### Kutipan Pilihan

Senin, 21 Februari 2011

oleh: Ririn Handayani

Kompleksnya persoalan perlindungan hukum dan jaminan keamanan bagi tenaga kerja Indonesia (TKI) di Arab Saudi yang tidak menemui titik temu akhirnya memaksa pemerintah bertindak tegas dengan melakukan pengetatan pengiriman TKI ke negara tersebut. Kebijakan yang berlangsung selama tiga bulan ini dimaksudkan untuk mengevaluasi sistem penempatan dan perlindungan TKI di Arab Saudi sekaligus membenahi titik lemahnya. Komisi Rekrutmen Nasional Kamar Dagang dan Industri (Kadin) Arab Saudi pada 14 Februari lalu juga telah mengumumkan penghentian sementara penerimaan TKI.

Agen-agen perekrutan disarankan untuk tidak menerima visa kerja TKI. Jika ternyata langkah tersebut tak cukup efektif mereduksi masalah, bukan tidak mungkin pemerintah akan mengambil kebijakan yang lebih ekstrem yakni moratorium atau zero placement (penempatan nol). Jika akhirnya kebijakan ini terpaksa diambil, zero placement ke Arab Saudi patut diapresiasi karena sejak lama masyarakat sudah meminta pemerintah memberlakukan moratorium atau penghentian pengiriman dan penempatan TKI ke negara tersebut. Di negara yang menjadi pengimpor pembantu rumah tangga (PRT) terbesar dari Indonesia ini, diperkirakan sekitar 3,3 juta TKI bekerja sebagai PRT atau sekitar 70 persen dari total TKI yang bekerja sebagai PRT di seluruh negara tujuan.

Ironisnya, di negara ini pula Badan Nasional Penempatan dan Perlindungan Tenaga Kerja Indonesia (BNP2TKI) mencatat, sepanjang 2010 hingga 1 November, dari total 3.835 kasus penganiayaan yang menimpa TKI terbanyak terjadi di Arab Saudi, yakni sebanyak 55 persen. Begitu juga dengan pelecehan seksual yang mencapai 68 persen. Tak hanya itu, TKI yang pulang dalam kondisi cacat, pulang dalam kondisi hamil atau membawa anak hasil hubungan gelap atau karena ulah majikan, TKI yang bekerja bertahuntahun tanpa digaji, bahkan pulang tinggal nama, terbanyak juga dari Arab Saudi. Berbagai catatan memilukan ini lebih dari cukup untuk menyambut gembira kebijakan penempatan nol ke negara tersebut.

Namun, sejumlah persoalan juga akan muncul jika kebijakan benar-benar dilaksanakan. Setelah penghentian pengiriman tenaga kerja, pemulangan TKI yang overstay atau telah habis masa kerjanya dan pulangnya para TKI yang akan segera habis masa kontraknya, bisa dipastikan jumlah pengangguran di dalam negeri akan bertambah signifi kan. Bukan tidak mungkin, tanpa langkah antisipatif yang konkret dan tepat sasaran, pengangguran baru tersebut akan menambah deret panjang daftar orang miskin di negeri ini. Sejumlah persoalan lain dipastikan akan segera menyusul dan semakin kompleks.

######

§ Tugas: Menurut kutipan pilihan di atas, berapa lama kebijakan pengetatan pengiriman TKI ke Arab Saudi berlangsung?

### Data

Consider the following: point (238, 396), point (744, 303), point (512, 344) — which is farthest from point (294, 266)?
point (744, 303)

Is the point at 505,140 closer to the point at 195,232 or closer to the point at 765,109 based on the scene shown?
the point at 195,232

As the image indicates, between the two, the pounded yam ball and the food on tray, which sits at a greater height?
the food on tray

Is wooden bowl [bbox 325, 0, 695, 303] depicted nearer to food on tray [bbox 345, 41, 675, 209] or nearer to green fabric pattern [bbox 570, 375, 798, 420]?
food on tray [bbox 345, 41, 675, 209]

######
### Data

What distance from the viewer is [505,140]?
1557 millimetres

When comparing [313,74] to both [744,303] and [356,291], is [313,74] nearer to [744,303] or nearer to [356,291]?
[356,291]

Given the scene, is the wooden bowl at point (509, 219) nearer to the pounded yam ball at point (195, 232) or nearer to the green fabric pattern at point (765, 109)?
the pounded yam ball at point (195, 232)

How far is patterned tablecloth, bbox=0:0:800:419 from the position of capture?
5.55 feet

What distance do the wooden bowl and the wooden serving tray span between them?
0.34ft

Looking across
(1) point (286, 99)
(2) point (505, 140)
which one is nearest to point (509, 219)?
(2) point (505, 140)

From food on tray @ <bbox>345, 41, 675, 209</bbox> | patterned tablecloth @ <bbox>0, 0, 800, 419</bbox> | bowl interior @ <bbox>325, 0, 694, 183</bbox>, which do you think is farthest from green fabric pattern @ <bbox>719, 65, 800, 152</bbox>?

######
### Data

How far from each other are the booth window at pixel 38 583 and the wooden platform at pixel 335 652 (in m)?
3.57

######

§ Pembahasan: Kebijakan pengetatan itu berlangsung selama tiga bulan.